[EXTRACT PROVIDED]:
————————

Having declared an emergency, Putin is closely monitoring efforts to clean up the mess and limit the environmental damage of the fuel spill.
In a statement released on Monday evening, Potanin said his company had “mobilized” its top talent and promised to fully finance the clean-up operation and bring the ecosystem back to its normal state. “I am telling you this not as a businessman, but simply as a person who is taking this to heart,” he said.
What Happened?
The crisis started when a fuel tank suddenly sank due to the permafrost melting. BBC Weather reported temperatures within the Arctic Circle to have “hit” an “astonishing 30C” this week, warming the solid ground that once remained completely frozen at 32°F (0°C) or colder. Large amounts of industrial equipment are built on areas of permafrost terrain in Russia.
The spill is considered by Russia’s Green Party to be one of the worst oil spills in Arctic history, while in the U.K. Frederic Coulon, professor of environmental chemistry and microbiology at Cranfield University, compares the disaster to the Exxon Valdez oil spill in Alaska 1989.

————————

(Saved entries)
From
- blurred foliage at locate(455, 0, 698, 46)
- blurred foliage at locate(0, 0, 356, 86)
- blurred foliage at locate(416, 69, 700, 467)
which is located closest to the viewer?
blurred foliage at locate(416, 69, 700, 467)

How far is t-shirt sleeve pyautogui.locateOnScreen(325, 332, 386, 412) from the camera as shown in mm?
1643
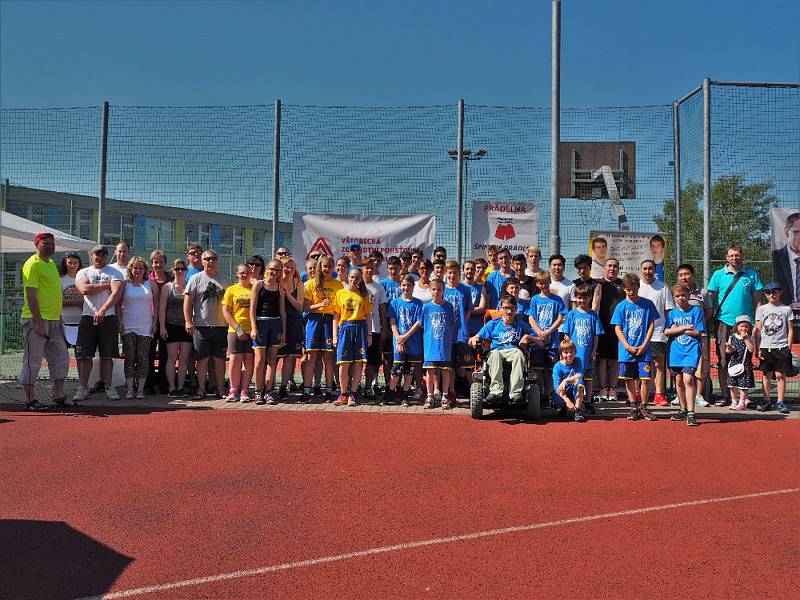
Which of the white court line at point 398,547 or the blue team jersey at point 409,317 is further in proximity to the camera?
the blue team jersey at point 409,317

————————

[EXERCISE TASKS]:
[1] In one to three sentences, explain why the fuel tank sank according to the article on the Arctic fuel spill.
[2] Write the next part of the article on the Arctic fuel spill, picking up after its final sentence.
The listing was taken from a separate source.

[ANSWERS TO THIS EXERCISE]:
[1] The fuel tank sank because the permafrost beneath it was melting. Temperatures within the Arctic Circle hit 30C that week, warming ground that once stayed completely frozen at 32°F (0°C) or colder.

[2]
Coulon tells Forbes that it is very difficult to put a price on cleaning up an oil or fuel spill until a number of the technical factors are controlled, namely, the type of oil which he describes in this case as “extremely mobile.” And the “physical, biological and economic characterisation of the spill location, the weather conditions, the amount spilled and rate of spillage, time of year and effectiveness of clean up strategy.”
However, Coulon tells Forbes that other spills can be used as a yardstick for comparison. The Exxon Valdez oil spill, when an oil tanker owned by Exxon Shipping Company, bound for Long Beach, California, struck Prince William Sound’s Bligh Reef, near Alaska, spilling 37,000 metric tons of crude oil in 1989, costing Exxon a massive $4.3 billion.
According to Mark A.Cohen in a 2010 paper A Taxonomy of Oil Spill Costs, the cleanup costs of $2.1 billion and the “Civil/criminal settlement” to the United States and Alaska of “at least $900 million” accounted for the largest share of the $4.3 billion total.
Forbes Russia reports that Potanin told President Putin that the estimated damage costs could total “billions and billions … 10 billion or more … we will spend as much as we need,” he said. However, 10 billion rubles is just over $145 million, and sounds somewhat optimistic even if it does exclude the possible fines.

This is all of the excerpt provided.